The evangelical Wheaton College in Illinois and the Reformed-affiliated Calvin College in Michigan now rank among the nation's leading liberal-arts institutions. Baptist-affiliated Baylor University in Waco, Texas, has embarked on an ambitious program to boost itself into the nation's first rank by hiring 220 new full-time faculty members. The percentage of Ave Maria's law graduates who passed the Michigan bar examination last year was higher than that of the University of Michigan's graduates. Orthodox Jewish Yeshiva University is on U.S. News & World Report's list of the nation's top 50 research universities, while Wheaton ranks 11th in percentage of graduates who go on to receive Ph.D.s.
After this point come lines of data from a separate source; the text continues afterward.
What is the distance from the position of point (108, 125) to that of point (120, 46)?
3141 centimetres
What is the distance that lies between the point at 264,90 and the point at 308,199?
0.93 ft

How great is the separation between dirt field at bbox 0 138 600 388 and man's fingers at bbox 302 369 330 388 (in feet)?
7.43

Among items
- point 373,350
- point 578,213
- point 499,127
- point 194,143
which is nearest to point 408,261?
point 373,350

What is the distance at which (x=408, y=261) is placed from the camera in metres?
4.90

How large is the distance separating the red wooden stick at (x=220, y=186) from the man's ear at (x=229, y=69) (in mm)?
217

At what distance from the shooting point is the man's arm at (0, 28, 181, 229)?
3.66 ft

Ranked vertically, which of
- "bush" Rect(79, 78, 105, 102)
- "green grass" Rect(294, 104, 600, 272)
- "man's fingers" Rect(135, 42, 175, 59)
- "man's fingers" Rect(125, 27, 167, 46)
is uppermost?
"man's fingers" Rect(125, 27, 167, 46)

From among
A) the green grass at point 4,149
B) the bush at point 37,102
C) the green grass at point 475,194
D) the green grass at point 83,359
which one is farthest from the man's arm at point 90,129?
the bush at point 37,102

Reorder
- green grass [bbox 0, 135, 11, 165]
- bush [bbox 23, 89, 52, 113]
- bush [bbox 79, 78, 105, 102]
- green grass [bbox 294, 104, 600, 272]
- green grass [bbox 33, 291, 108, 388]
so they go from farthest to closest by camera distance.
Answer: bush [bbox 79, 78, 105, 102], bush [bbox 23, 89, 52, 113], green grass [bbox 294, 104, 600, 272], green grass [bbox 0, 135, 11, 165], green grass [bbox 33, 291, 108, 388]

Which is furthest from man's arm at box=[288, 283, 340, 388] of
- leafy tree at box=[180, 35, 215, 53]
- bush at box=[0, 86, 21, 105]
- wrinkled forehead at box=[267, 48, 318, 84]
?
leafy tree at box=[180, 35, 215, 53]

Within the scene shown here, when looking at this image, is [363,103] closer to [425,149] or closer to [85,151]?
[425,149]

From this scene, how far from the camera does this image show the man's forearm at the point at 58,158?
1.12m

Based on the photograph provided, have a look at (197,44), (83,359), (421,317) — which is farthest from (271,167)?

Surely Ms. Riley, a frequent contributor to The Wall Street Journal's "Houses of Worship" column, has picked an exciting topic, and her book attempts to explore what life is like at religious colleges and why so many young people these days scramble to attend them. To this end, she visited 20 strongly confessional campuses across the country, mostly Protestant, and a group of small, relatively new conservative Catholic campuses, such as Thomas Aquinas in California and Magdalen in New Hampshire. Also on her itinerary were Notre Dame, Soka and two Jewish schools. She devoted most of her interviews to the students themselves, although she also visited classrooms, where professors, unlike most of their secular-school counterparts, actually encourage the discussion of religious matters.
Ms. Riley's aim, as she explains, was to focus primarily not on how the schools maintain their religious identity, if they do, but on how they foster a student culture that rejects the intellectual and moral relativism of most college campuses. The students at these schools, instead of experimenting with sex and drugs, generally oppose sex outside marriage and choose to marry early and start a family.
"Most dress modestly and don't drink, use drugs, or smoke," writes Ms. Riley. "They study hard, leaving little time for sitting in or walking out. Most vote, and a good number join the army. They are also becoming lawyers, doctors, politicians, college professors, businessmen, psychologists, accountants, and philanthropists in the cultural and political centers of the country." Ms. Riley calls the 1.3 million graduates of such schools a "missionary generation" that aims to change today's spiritually empty culture.
The colleges themselves have widely varying strategies for producing such a result. Baylor offers sports teams, fraternities and sororities, and many of the majors that one would find on a secular campus. Several of the small Catholic colleges, by contrast, have strict dress codes and a required liberal-arts curriculum. Nearly all the schools forbid or discourage premarital sex, but at Thomas Aquinas public displays of affection are also off-limits. At Brigham Young, amorous couples at least hold hands (most claim not to go much further). Magdalen College bans not only televisions in students' rooms but also dating, hanging pictures on dorm-room walls, and sitting with one's friends during meals.
In her book's most interesting chapter, Ms. Riley examines the high level of tension at Yeshiva, whose ultra-Orthodox faculty members and rabbinical students resent the school's required secular courses and sometimes aggressively secular professors. She is less successful in her look at Notre Dame, where similar tensions exist but in diffused form: Many professors, hired for their scholarly excellence, and students, admitted for their academic potential, either have no interest in their university's religious identity or actively disdain it.
Ms. Riley suggests that the "missionary generation" of religious-college graduates is changing America. To be sure, their moral seriousness and their alma maters' new intellectual rigor benefit society, and it is true that Brigham Young graduate Mitt Romney is governor of Massachusetts and that Wheaton graduate Dennis Hastert is speaker of the House. But more evidence is needed for such a broad claim. Ms. Riley has, however, more than proved her case that "the widely held notion that the members of strongly religious communities in America are somehow intellectually backward is a myth."